§ **WHAT YOU ARE ASKED TO DO**: Set down, word for word, the lines from the one holding "Which option out of" to the final line, both included, and skip the pictures.

§ **SUPPLIED MATERIAL**:
▼▼▼

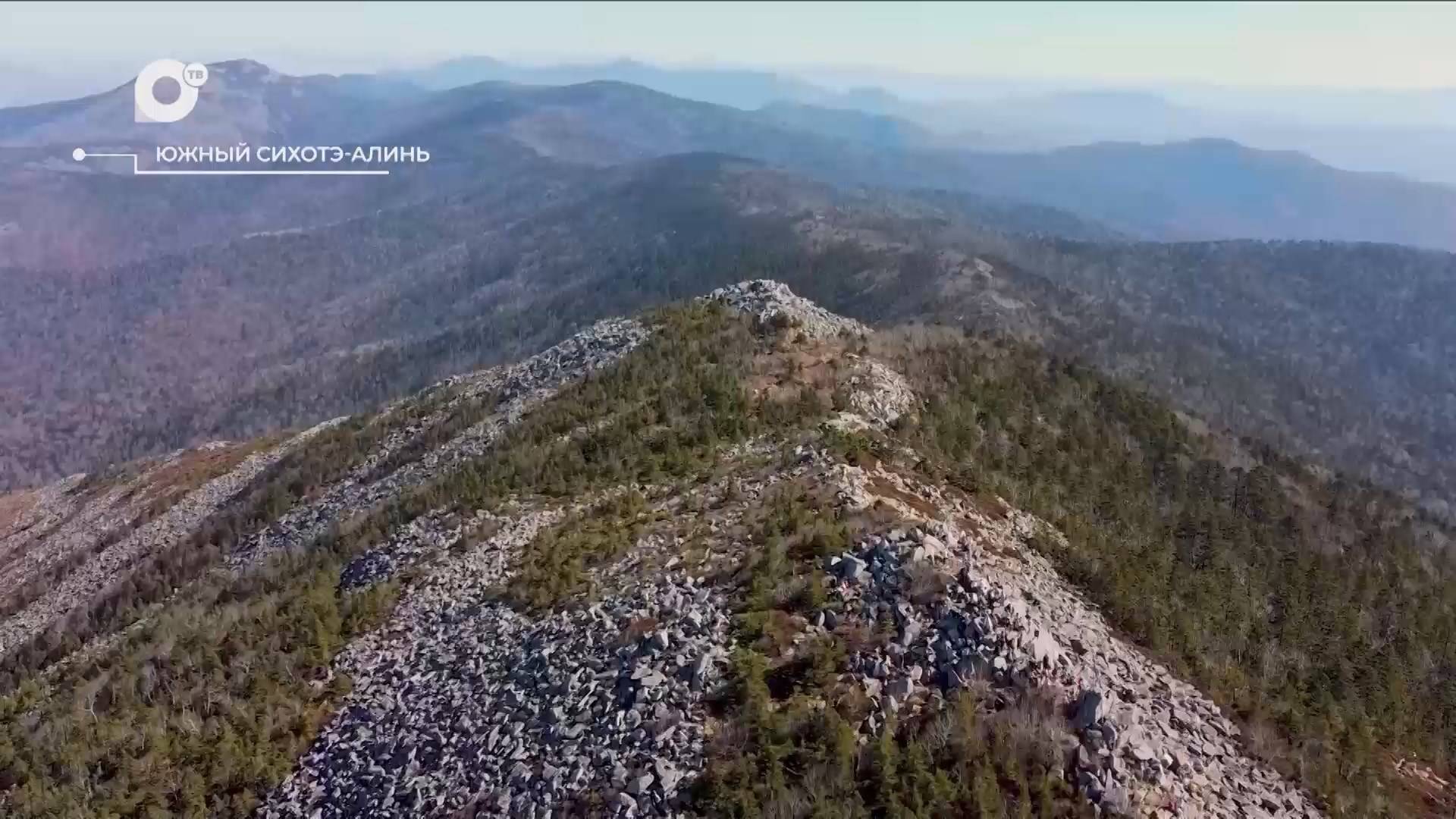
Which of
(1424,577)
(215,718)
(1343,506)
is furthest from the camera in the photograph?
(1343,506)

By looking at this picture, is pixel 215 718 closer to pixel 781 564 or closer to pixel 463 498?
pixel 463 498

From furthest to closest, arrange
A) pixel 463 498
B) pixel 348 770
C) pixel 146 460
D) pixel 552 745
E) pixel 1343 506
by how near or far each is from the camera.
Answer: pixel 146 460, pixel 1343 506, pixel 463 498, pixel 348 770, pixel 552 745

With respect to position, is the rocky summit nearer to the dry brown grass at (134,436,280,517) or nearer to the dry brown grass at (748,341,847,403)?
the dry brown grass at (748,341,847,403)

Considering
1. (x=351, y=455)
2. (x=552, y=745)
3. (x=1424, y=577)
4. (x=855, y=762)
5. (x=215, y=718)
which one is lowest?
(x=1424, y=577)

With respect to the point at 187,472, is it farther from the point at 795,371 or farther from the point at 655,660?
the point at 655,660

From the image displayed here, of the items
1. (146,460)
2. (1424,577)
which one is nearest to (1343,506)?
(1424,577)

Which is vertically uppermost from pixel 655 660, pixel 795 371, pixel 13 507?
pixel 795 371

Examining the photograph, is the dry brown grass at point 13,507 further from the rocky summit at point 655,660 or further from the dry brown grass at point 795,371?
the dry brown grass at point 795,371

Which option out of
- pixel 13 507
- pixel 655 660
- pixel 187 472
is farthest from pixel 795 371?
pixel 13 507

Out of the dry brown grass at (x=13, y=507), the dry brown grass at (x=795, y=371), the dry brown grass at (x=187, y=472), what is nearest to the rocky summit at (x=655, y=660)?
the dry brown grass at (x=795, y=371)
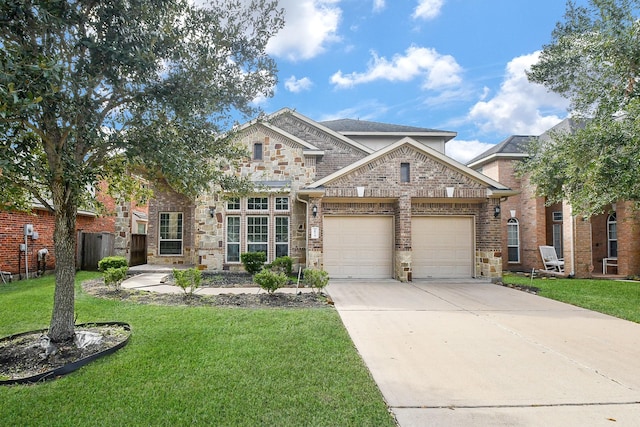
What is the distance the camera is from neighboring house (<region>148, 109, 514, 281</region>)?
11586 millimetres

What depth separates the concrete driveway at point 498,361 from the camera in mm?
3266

▲▲▲

§ **SOLUTION TO THE PROBLEM**:
Which option out of
- pixel 13 507
- pixel 655 660
- pixel 187 472
is farthest from pixel 795 371?
pixel 13 507

Out of the dry brown grass at (x=13, y=507), the dry brown grass at (x=795, y=371), the dry brown grass at (x=187, y=472), what is nearest to the rocky summit at (x=655, y=660)?
the dry brown grass at (x=795, y=371)
What is the distance the camera is from neighboring house (<region>148, 109, 514, 281</region>)?
11586 millimetres

What depth separates the concrete driveway at point 498,361 from the camera in mm?
3266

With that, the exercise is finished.